He added, “This is neither the first, nor the second, but the third time this Court has been asked whether a State may obligate sellers with no physical presence within its borders to collect tax on sales to residents. Whatever salience the adage ‘third time’s a charm’ has in daily life, it is a poor guide to Supreme Court decision-making. If stare decisis applied with special force in Quill, it should be an even greater impediment to overruling precedent now, particularly since this Court in Quill ‘tossed [the ball] into Congress’s court, for acceptance or not as that branch elects.’”

Bipartisan criticism of the court’s decision was swift in coming from Congress.

In a joint statement, House Judiciary Committee Chairman Bob Goodlatte (D., Va.), Rep. Anna G. Eshoo (D., Calif.), and Rep. Jim Sensenbrenner (R., Wis.) said, “The Court’s reversal of Quill’s physical presence principle is a nightmare for American businesses and small online sellers, who will now have to comply with the different tax rates and rules of, and be subject to audits by, over 10,000 taxing jurisdictions across the U.S. in which they have no say at the ballot box or representation in state and local government.

“This decision will have broad ramifications well beyond the sales tax arena. The physical presence rule the Court overturned today preserved the political accountability that is essential to deter complex compliance burdens for small businesses. Today’s decision will stifle online commerce, close businesses, and ultimately harm consumers,” the three senior lawmakers added.

“The dominant issues under debate in this case involved policy, not law. The briefs filed with the Court were filled with discussions of economics, the efficacy of software, trends in the retail industry, and myriad other non-legal questions. Congress is the appropriate institution to resolve these policy questions, not the Supreme Court,” they said.

Sen. Ron Wyden (D., Ore.) said, “The Supreme Court has given the green light for states to establish an underground, nationwide, privatized tax-collecting bureaucracy. With this ruling sellers from other countries won’t have to collect tax, which will give them a big leg up over American producers and sellers.”

Sen. Wyden added, “Oregonians selling their goods online will now be extorted by a litany of software providers and their allies in state governments. They’ll need to pay multinational corporations a pretty penny to comply with an endless web of new tax jurisdictions. Then small business will be forced to carry the financial burden of other states’ taxes. That’s because local politicians desperate to find money to improve schools, roads and law enforcement will look for outside their borders to find it. I’ll do everything I can as the top Democrat on the Finance Committee to protect Oregonians — and small business everywhere — from being harmed by this catastrophic decision.”

Sen. Wyden noted that “earlier this year, the Government Accountability Office (GAO) estimated that state and local governments can already collect 75 to 80 percent of taxes that would be owed if all sellers were required to collect tax on all remote sales at current rates.”

Sen. Steve Daines (R., Mont.) said, “Today’s Supreme Court decision means unnecessary and complex burdens on small businesses, as well as a tax increase on consumers across the country. We must act to protect small businesses in Montana and across the country from this overregulation.”

There was also criticism from the tech sector.

Computer & Communications Industry Association President and Chief Executive Officer Ed Black said, “Today’s decision promises to subject small businesses reliant on e-commerce to new and burdensome tax obligations in states across the nation. As we approach the celebration of our nation’s independence, we should recall that taxation by a remote government was an injustice that animated the founding of our nation. CCIA has serious concerns about the future implications for e-commerce if governments are empowered to tax those who reside beyond their borders.”

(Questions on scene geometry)
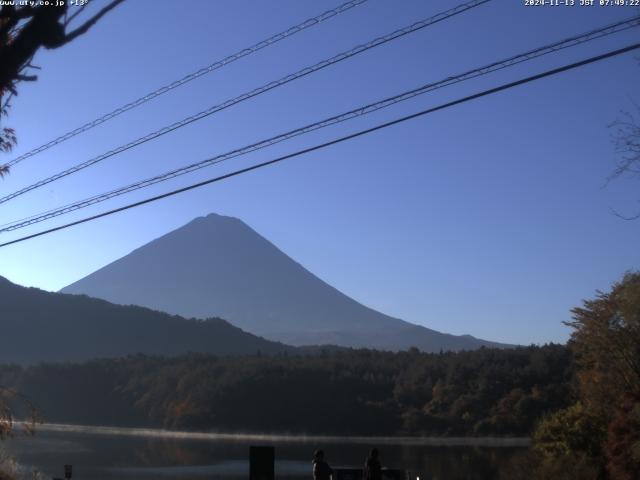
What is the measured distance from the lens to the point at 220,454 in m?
65.5

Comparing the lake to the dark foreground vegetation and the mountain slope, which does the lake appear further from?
the mountain slope

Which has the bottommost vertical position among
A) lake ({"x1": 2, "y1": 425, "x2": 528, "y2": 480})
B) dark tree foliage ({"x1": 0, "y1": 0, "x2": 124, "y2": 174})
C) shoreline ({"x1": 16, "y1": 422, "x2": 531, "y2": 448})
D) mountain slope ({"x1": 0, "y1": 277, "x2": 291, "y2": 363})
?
lake ({"x1": 2, "y1": 425, "x2": 528, "y2": 480})

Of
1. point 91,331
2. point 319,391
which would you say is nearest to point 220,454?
point 319,391

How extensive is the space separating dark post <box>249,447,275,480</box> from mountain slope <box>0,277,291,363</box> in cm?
12697

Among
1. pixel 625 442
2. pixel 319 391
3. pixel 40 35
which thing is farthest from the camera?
pixel 319 391

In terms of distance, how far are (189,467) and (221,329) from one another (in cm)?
11170

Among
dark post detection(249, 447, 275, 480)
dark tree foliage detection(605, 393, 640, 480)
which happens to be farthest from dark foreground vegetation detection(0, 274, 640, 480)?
dark post detection(249, 447, 275, 480)

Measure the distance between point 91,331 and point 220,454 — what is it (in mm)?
93052

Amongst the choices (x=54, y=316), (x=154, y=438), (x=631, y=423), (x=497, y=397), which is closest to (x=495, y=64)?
(x=631, y=423)

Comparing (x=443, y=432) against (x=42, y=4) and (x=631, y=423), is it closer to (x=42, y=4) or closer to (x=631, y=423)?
(x=631, y=423)

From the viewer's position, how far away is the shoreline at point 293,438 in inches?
2746

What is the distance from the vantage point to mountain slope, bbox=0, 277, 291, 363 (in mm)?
142875

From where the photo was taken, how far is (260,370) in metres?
99.0

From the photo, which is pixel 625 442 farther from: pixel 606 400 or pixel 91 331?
pixel 91 331
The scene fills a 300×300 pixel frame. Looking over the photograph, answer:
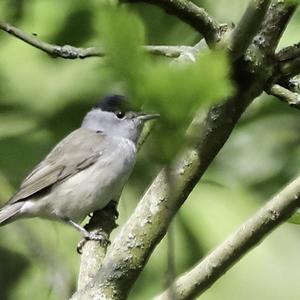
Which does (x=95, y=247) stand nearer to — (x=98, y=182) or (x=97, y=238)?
(x=97, y=238)

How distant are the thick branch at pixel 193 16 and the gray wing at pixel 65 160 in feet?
4.61

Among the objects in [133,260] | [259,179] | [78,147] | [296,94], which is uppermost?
[296,94]

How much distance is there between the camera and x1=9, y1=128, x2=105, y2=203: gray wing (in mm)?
2352

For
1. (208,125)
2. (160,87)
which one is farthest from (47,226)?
(160,87)

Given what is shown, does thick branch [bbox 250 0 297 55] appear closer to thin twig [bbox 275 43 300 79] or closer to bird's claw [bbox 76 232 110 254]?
thin twig [bbox 275 43 300 79]

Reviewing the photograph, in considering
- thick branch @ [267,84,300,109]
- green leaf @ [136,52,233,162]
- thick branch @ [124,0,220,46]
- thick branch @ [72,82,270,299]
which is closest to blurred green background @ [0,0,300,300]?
thick branch @ [267,84,300,109]

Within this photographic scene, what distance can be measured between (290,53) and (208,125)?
0.25 meters

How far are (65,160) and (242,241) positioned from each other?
155 centimetres

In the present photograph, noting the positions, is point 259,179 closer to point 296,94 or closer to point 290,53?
point 296,94

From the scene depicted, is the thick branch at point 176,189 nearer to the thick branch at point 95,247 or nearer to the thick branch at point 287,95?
the thick branch at point 95,247

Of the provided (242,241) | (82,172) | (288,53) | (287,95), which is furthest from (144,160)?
(242,241)

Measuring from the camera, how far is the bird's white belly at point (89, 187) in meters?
2.29

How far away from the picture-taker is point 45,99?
2391 millimetres

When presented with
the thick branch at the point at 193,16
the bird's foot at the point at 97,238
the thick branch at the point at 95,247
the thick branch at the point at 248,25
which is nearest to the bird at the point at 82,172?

● TASK INSTRUCTIONS:
(1) In the article on reactions to the Supreme Court's sales tax ruling, how many taxing jurisdictions did the three House members say small online sellers would now have to comply with?
(2) Carry on the article about reactions to the Supreme Court's sales tax ruling from the point where it stops.

● TASK RESPONSES:
(1) Over 10,000 taxing jurisdictions across the U.S.

(2)
CCIA had filed an amicus brief in the case argued that allowing states “to engage in extraterritorial taxation would burden internet services, and the startups and small businesses that rely on them.”

TechFreedom President Berin Szóka predicted, “Today’s decision is merely the beginning of years of costly litigation over states’ ability to tax online sales.” He added, “The majority insists that software will fix the problem of calculating the correct state and local sales tax for every transaction, but with over 10,000 jurisdictions taxing similar products differently, the problem is nightmarishly complicated. The majority acknowledges that this burden might be large enough to make laws like South Dakota’s unconstitutional as applied to some small businesses or startups. Yet the majority offers no guidance as to where to draw that line.”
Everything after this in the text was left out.